COMENDADOR (Voltando.) – Aqui tem três cheques do Banco do Brasil, na importância de conto de réis cada um. Desculpe a insignificância. (Dá-lhos.)

FAUSTINO – Ó Comendad... quero dizer: Barão...

COMENDADOR – Comendador, diz bem... antes de quinze dias não quero que se saiba que sou Barão. Só no dia dos meus anos publicarei a grata nova, e por essa ocasião darei um jantar, para o qual o amigo está desde já convidado.

FAUSTINO – Nesse caso, vou providenciar para que a nomeação não seja publicada. (Guarda os cheques.)

COMENDADOR – É favor.

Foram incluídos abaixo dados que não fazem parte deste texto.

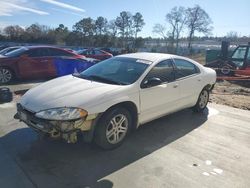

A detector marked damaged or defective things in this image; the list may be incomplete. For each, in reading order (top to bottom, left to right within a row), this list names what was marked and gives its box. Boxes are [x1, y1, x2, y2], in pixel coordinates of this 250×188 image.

Agora há de me dar licença: esperam-me no meu gabinete (Aponta para a esquerda.) alguns correligionários políticos.

FAUSTINO – De qual dos partidos?

COMENDADOR (Ingenuamente.) – Do Liberal. – Aí vem minha filha; conversem, mas não lhe diga nada sobre o baronato. (Abraçando-o.) E muito obrigado! (Saindo.) Eu sou liberal, e liberal da velha bandeira; mas confesso que ser barão era o meu sonho dourado! (Sai pela esquerda e Carolina entra pela direita.)

FAUSTINO (Consigo.) – E Jogatina à minha espera na porta da rua!



CENA II

FAUSTINO, CAROLINA


CAROLINA – Ora seja muito bem aparecido, seu Faustino! Estava morta por vê-lo!

FAUSTINO (Contente) – Deveras?

CAROLINA – Disseram-me uma coisa do senhor...

FAUSTINO – De mim? Que foi, dona?...

CAROLINA – Não nega se for verdade?

FAUSTINO – Negar, eu?! Oh! A senhora não me conhece! Eu não minto nem brincando! Sou como Epaminondas!

CAROLINA – Quem é esse Epaminondas?

FAUSTINO – Um amigo de meu avô... um sujeito de Tebas...

CAROLINA – Pois fale como ele... verdade verdadinha... – O senhor joga?

FAUSTINO (Com grandes gestos.) – Jogar eu ?! Virgem Maria!... Eu que nem sei pegar em cartas! Deus me livre! (Benze-se).

CAROLINA – Ah, seu Faustino, como eu fiquei quando me disseram! Agora vejo que foi intriga!

FAUSTINO – Uma intriga miserável! Mas quem lhe disse?... quem foi?... (Aparece à porta Jogatina, disfarçada em vendedor de bilhetes de loteria.)